UPDATE: Per the comments below, please note the author of the Russian article linked to above, in Yacht Russia magazine, is Artur Grokhovsky. He also took those photos you see of the damage to the boat. He was on site when the wreck was hauled and examined, and, as I noted above, I am sure can provide the most detailed analysis of what happened. Hopefully he will share some of this in English! The drawings posted up there are by Anton Shibaev.
YET ANOTHER UPDATE: I have spent some time now fiddling around with several different translation programs online, trying to get a decent computer-generated interpretation of Artur’s Yacht Russia story in English. Follow this link here to see the best one I was able to come up with. It is still extremely imperfect, particularly the more technical discussions, and the labels in the diagrams are not translated.

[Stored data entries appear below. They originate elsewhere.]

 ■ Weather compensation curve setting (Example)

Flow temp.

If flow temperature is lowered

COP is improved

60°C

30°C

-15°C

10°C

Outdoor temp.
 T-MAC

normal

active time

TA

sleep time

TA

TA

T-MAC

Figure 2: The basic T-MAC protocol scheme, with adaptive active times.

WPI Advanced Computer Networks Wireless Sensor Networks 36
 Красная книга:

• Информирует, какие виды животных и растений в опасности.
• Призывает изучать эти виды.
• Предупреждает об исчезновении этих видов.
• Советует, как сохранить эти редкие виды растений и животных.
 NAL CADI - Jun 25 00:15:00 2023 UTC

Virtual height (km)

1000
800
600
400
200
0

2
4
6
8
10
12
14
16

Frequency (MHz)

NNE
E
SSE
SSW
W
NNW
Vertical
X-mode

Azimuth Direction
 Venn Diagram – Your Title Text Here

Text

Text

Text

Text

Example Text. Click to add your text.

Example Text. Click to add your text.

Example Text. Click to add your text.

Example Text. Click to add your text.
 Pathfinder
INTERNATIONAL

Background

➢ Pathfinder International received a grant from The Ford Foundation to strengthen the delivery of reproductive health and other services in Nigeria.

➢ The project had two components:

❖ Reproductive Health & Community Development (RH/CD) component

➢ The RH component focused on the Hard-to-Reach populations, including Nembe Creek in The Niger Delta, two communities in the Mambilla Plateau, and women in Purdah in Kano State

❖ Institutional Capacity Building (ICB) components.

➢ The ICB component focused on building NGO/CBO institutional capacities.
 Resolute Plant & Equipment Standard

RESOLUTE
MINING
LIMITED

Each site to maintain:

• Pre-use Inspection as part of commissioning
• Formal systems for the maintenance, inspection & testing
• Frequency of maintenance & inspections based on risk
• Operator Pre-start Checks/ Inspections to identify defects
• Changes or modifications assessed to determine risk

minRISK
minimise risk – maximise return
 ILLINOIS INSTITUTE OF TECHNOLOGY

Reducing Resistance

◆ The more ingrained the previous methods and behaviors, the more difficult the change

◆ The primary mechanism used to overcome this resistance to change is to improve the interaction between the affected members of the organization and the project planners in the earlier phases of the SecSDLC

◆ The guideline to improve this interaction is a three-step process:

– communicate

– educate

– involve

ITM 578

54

Evidently problems with the keel bolts had twice mainfested themselves prior to the yacht’s sinking in that a gap appeared between the ballast and the keel stub. Oyster undertook a repair the first time (it seems they simply tightened the bolts, which were not torqued to spec) and reportedly did not acknowledge the problem the second time it occurred. The overall conclusion of the article seems to be that insufficient laminate thickness was the probable cause of the accident. You should try to read the article yourself to see what you make of it. Hopefully Artur, or some other bilingual human, can provide a much better translation.
Note at the end of the article Oyster does submit that they will be releasing their own report on this incident. We obviously look forward to seeing that! They refused, however, to answer any questions from Yacht Russia.